● EXTRAIT DE PAGE:
L'article L. 442-1, II, du code de commerce tel qu'issu de l'ordonnance n°2019-359 du 24 avril 2019 applicable au litige, dispose qu'engage la responsabilité de son auteur et l'oblige à réparer le préjudice causé le fait, par toute personne exerçant des activités de production, de distribution ou de services de rompre brutalement même partiellement, une relation commerciale établie, en l'absence d'un préavis écrit qui tienne compte notamment de la durée de la relation commerciale, en référence aux usages du commerce ou aux accords interprofessionnels.

En cas de litige entre les parties sur la durée du préavis, la responsabilité de l'auteur de la rupture ne peut être engagée du chef d'une durée insuffisante dès lors qu'il a respecté un préavis de dix-huit mois.

Ces dispositions ne font pas obstacle à la faculté de résiliation sans préavis, en cas d'inexécution par l'autre partie de ses obligations ou en cas de force majeure.

● Entrées de la collection:
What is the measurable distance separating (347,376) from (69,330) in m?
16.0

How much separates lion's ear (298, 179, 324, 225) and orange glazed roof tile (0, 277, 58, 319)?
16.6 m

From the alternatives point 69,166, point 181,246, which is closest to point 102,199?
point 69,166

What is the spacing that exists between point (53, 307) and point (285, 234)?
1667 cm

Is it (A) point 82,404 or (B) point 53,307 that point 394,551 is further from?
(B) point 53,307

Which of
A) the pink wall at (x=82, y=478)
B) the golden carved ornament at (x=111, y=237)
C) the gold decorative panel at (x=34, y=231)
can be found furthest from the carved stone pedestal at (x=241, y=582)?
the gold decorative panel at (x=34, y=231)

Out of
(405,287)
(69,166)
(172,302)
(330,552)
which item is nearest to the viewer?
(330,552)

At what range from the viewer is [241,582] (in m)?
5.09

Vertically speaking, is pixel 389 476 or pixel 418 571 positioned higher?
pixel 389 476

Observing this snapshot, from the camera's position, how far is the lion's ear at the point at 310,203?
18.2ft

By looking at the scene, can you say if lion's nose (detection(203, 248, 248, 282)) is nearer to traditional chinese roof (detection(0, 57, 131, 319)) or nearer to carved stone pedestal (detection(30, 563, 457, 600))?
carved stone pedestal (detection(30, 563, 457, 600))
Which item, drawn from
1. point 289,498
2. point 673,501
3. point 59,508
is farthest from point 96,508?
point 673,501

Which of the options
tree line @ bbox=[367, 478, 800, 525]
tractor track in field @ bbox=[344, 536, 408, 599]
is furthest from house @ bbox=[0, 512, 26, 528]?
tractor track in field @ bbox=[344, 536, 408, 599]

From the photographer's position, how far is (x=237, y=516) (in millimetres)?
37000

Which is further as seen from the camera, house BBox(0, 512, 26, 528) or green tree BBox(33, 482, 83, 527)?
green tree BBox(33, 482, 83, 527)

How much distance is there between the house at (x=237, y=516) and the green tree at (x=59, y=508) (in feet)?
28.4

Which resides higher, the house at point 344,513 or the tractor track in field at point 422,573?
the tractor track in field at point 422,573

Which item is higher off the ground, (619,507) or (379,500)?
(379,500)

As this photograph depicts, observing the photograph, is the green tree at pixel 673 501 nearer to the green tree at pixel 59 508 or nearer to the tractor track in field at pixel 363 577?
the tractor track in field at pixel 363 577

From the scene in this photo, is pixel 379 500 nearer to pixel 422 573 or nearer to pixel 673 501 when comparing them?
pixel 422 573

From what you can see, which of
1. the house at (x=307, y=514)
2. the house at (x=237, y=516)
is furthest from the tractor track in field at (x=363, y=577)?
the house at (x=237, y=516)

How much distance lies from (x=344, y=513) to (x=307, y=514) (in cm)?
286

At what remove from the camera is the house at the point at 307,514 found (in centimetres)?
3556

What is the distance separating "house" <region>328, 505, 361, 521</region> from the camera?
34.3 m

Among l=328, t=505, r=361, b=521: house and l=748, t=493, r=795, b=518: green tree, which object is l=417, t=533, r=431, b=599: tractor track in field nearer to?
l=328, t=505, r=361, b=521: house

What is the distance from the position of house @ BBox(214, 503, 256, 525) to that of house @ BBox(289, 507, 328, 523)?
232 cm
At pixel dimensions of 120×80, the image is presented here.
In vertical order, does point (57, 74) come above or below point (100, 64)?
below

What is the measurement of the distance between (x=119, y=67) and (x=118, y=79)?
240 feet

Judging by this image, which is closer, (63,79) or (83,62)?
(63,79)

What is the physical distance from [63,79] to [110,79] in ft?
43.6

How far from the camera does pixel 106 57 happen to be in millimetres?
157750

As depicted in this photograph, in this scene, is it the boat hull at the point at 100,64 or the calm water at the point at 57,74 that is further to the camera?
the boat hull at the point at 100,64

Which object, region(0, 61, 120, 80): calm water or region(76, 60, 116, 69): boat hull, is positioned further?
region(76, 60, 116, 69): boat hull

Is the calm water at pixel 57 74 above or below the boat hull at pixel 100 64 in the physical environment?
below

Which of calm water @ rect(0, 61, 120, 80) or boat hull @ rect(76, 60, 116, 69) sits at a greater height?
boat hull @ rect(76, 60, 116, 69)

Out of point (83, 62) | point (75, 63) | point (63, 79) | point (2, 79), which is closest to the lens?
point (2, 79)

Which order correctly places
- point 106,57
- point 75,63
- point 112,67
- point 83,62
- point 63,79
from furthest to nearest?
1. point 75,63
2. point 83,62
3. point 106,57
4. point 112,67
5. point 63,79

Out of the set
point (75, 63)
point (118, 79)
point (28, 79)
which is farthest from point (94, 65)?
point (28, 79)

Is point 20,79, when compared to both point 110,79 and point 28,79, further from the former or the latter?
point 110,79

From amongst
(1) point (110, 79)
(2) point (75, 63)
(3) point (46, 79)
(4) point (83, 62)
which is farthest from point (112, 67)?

● L'EXERCICE: Prolongez l'extrait sur la rupture brutale d'une relation commerciale établie en reprenant juste après sa dernière phrase. Les données n'interviennent en rien ici.

● CORRIGÉ DE L'EXERCICE:
Sur le caractère établi de la relation

La société Yonne Laser conteste le caractère établi de sa relation commerciale avec la société Yonne Décapage. Elle fait valoir, à ce titre, que la relation n'a démarré qu'en 2013, dans une proportion minime, sans contrat écrit et sans qu'aucune modalité sur le volume des commandes ou l'exécution de leur relation n'ait été définie. Elle allègue, en outre, que la société Yonne Décapage ne justifie pas avoir investi spécialement pour faire face aux commandes de la société Yonne Laser, puisqu'elle réalisait les mêmes prestations pour d'autres clients. Elle précise qu'en 2019, l'importance de l'activité entre les deux sociétés s'explique par une commande conséquente d'un nouveau client, la société Standis pour une somme de plus de 300 000 euros hors taxe. Elle insiste sur le caractère aléatoire de ses commandes qui peuvent aller d'un montant de 50 euros à un montant de 170 000 euros et en déduit qu'il n'existe, dès lors, aucune garantie d'activité entre les parties. Elle ajoute que leurs relations étaient variables, fluctuantes et aléatoires d'une année sur l'autre et qu'elles n'étaient pas exclusives.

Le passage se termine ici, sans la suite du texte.